Texas Stamp

HOLDER, CHRISTOPHER JAMES, PD-1296-16

PD-1269-16 10/23/2019

1. "The Court of Appeals erred in holding the State's petition to obtain the Appellant's cell phone records set forth the "specific and articulable facts" required by federal law under 18 U.S.C. section 2703(d)."

2. "The Court of Appeals erred in holding the State’s acquisition of Petitioner’s historical cell phone records under an order issued under the federal stored communications act without a showing of probable cause in the petition was reasonable under the guarantees of privacy in Article I section 9 of the Texas constitution."

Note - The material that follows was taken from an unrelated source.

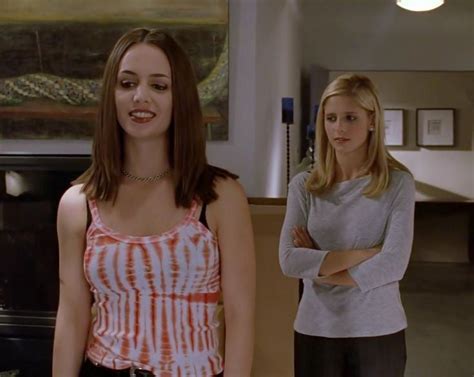 Eliza Dushku And Sarah Michelle Gellar In Buffy R1998teenmovie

A detective investigating Holder for murder petitioned the district court for a warrant to obtain Holder's cell-phone records for a designated twenty-day period. In it, he stated that he had reason to believe the records are relevant to an ongoing investigation because the phone was "used to communicate with unknown persons and obtaining the locations of the handset will allow investigators to identify if [Holder] was in the area at the time of the offense and will provide investigators with leads in this case." Holder moved to suppress the records, claiming that the petition violated 18 U.S.C. § 2703(d). Subsection (d) requires law enforcement to "offer specific and articulable facts" showing "reasonable grounds" that the records are "material and relevant." Holder also argued that the State’s acquisition of his cell phone records violated Art. I, § 9 of the Texas Constitution. The trial court denied his motion.

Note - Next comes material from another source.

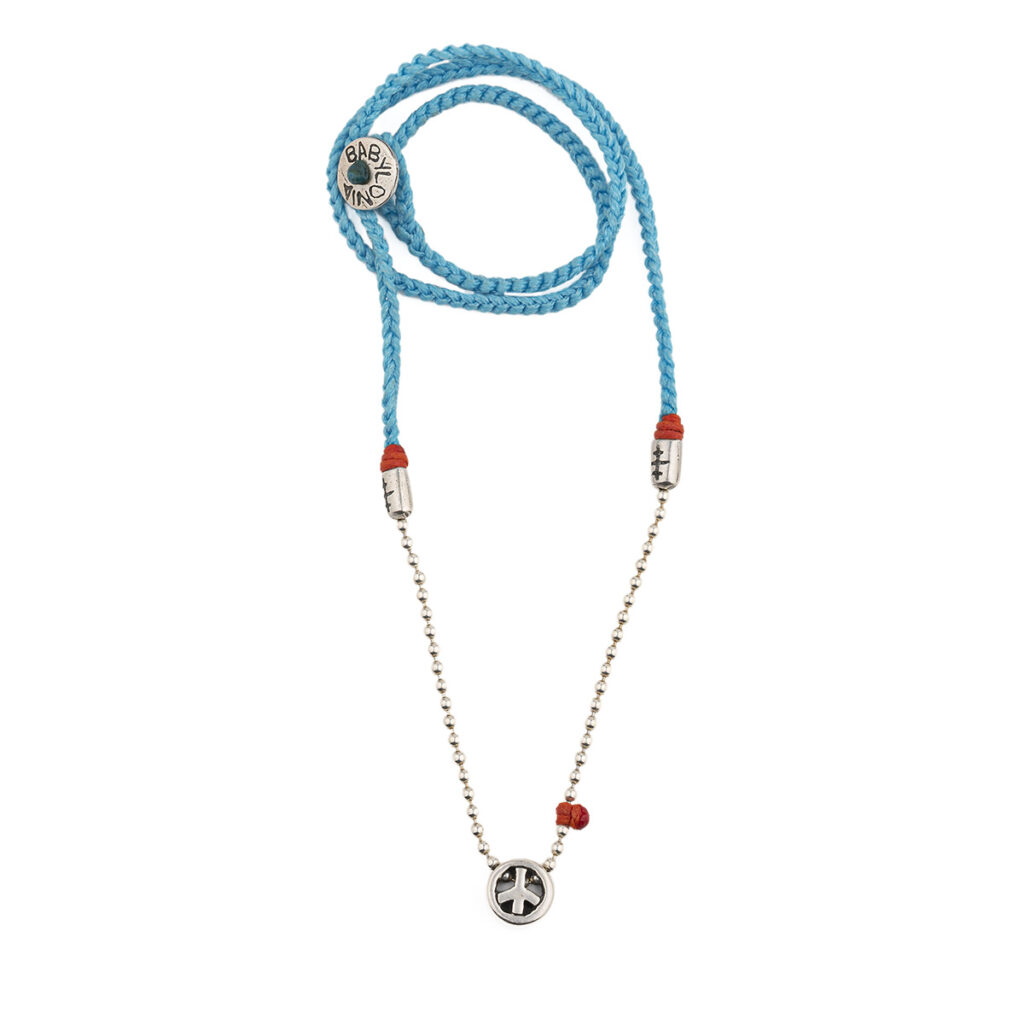 Peace Pandatif Necklace 935° Sterling Silver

The court of appeals affirmed. Citing the detective's statement relating to the investigation of Holder, the court held that the petition satisfied (d)'s pleading requirements. Further, though the offense date was not provided, the request was limited to a twenty-day period, which suggested the offense occurred within that time. The court of appeals rejected Holder's Texas Constitutional claim in its decision issued before Carpenter v. United States, 138 S. Ct. 2206 (2018), and Hankston v. State, 517 S.W.3d 112 (Tex. Crim. App. 2017). The court of appeals understood that, for Fourth Amendment purposes, Holder lacked a reasonable expectation of privacy in his records under the third-party doctrine, and held that the Texas Constitution did not provide any greater protection.

Holder points to a footnote in Ford v. State, which held that no warrant is needed to obtain historical cell-phone data. 477 S.W.3d 321 (Tex. Crim. App. 2015). The footnote observed that, even though compliance with 18 U.S.C. § 2703(d) was not an issue, the petition contained three pages of exhaustive factual information. Holder claims that the information supplied here is conclusory and thus does not provide "specific articulable facts." 

Holder argues the release of his records violates Art. I, § 9’s prohibition on “unreasonable seizures or searches” because the district court’s order was not supported by probable cause. He argues Richardson v. State, 865 S.W.2d 944 (Tex. Crim. App. 1993), acknowledged a right of privacy in phone records protected by Art. I, § 9. He suggests that mere compliance with the federal Stored Communications Act (SCA) and Texas’s version of that statute is not constitutionally adequate. He notes that the SCA lacks many of the procedural protections required for a warrant, including that an affidavit be verified, that it be filed as a public record, and that there be an inventory or return.